Occasionally, a solicitor is asked by the police or a third party such as the Inland Revenue—so this is relevant to the Bill—to give information or to show documents that the solicitor has obtained when acting for a client. Unless the client is prepared to waive confidentiality or the solicitor has evidence that a crime is taking place, the Law Society advises lawyers to insist on receiving a summons, usually a witness summons, or a subpoena, so that when those circumstances arise the lawyer can claim privilege before the court and ask the court to decide the issue.

The Inland Revenue asks solicitors to disclose documents and information on numerous occasions. In such circumstances, it is pretty clear that solicitors are protected. However, the Bill does not make it clear what will happen if a client employs someone who is a solicitor in France, Spain, or any of our EU partner countries, rather than a solicitor who is qualified under English law.
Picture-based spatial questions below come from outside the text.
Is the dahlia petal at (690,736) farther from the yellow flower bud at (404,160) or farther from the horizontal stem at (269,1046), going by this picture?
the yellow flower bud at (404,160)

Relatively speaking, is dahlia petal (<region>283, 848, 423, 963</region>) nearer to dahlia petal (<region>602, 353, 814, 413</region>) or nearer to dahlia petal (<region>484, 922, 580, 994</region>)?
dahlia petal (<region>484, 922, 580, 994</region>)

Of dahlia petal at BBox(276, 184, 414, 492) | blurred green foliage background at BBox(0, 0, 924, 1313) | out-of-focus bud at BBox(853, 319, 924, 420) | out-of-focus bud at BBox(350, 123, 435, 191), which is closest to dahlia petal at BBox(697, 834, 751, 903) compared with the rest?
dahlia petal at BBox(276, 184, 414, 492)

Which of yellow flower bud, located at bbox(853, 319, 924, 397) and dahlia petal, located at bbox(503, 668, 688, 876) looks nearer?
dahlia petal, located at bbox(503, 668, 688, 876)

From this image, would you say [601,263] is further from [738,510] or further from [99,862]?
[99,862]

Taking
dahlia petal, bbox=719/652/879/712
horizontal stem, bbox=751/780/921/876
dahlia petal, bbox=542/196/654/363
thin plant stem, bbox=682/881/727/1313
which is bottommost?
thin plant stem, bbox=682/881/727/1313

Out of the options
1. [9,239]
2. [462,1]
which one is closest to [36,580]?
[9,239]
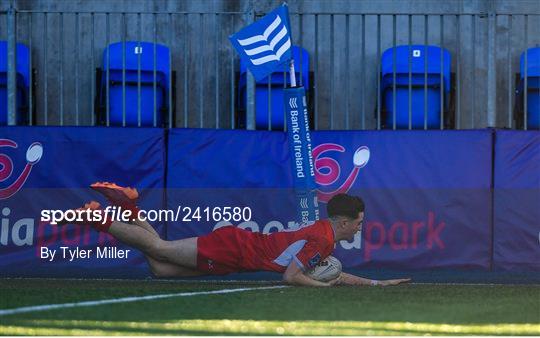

The Law Society's international unit is clear about the matter because it has published guidance that states that overseas lawyers who operate in England and Wales, or who have offices and provide legal services in England and Wales, are expected to observe the same standards as UK-based solicitors. The rules of conduct cover such an eventuality, but I am not sure whether the Bill does. Could the Inland Revenue argue that, because a person under investigation had employed an overseas lawyer, that lawyer should not have the right to claim privilege on behalf of his client? I hope that the Minister agrees that privilege and the right to claim it should remain in such circumstances.

Accountants are under a professional duty in a similar way to solicitors. They have been issued with guidance informing them that they should not disclose information to third parties.